Materials provided section start

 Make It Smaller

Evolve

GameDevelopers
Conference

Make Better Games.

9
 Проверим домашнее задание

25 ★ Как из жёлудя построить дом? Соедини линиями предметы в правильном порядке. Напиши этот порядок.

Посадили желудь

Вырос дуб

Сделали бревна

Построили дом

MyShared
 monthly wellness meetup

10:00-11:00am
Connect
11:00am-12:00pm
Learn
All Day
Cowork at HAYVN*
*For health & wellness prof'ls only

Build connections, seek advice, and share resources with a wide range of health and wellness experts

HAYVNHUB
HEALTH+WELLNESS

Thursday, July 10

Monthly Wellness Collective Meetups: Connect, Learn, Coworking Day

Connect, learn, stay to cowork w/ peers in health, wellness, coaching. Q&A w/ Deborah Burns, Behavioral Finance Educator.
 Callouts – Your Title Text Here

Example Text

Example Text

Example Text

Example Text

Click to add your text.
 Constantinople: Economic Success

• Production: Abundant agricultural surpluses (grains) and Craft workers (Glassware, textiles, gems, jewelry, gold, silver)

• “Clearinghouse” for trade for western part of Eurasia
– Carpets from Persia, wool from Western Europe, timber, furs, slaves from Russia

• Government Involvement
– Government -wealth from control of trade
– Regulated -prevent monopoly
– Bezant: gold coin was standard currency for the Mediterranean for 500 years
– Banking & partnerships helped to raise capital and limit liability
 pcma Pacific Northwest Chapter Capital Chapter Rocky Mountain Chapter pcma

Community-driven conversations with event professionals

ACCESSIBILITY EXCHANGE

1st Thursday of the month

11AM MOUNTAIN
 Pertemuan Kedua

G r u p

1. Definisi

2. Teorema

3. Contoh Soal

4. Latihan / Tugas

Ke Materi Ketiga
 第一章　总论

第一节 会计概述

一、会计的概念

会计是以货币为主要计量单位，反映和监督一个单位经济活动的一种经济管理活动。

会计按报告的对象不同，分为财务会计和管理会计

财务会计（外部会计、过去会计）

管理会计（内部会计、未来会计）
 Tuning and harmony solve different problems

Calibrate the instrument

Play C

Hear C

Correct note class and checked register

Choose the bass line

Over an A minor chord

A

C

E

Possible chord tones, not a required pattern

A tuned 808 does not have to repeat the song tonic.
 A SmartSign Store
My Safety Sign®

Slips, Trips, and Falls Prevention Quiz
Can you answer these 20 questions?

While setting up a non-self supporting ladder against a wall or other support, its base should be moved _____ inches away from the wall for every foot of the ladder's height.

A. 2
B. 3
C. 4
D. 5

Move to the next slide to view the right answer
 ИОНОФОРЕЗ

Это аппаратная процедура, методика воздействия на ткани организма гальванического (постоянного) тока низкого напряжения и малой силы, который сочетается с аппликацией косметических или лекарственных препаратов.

Materials provided section end

Task item
Each line above with the word "gold" needs to be copied.

Answer space
• Production: Abundant agricultural surpluses (grains) and Craft workers (Glassware, textiles, gems, jewelry, gold, silver)
– Bezant: gold coin was standard currency for the Mediterranean for 500 years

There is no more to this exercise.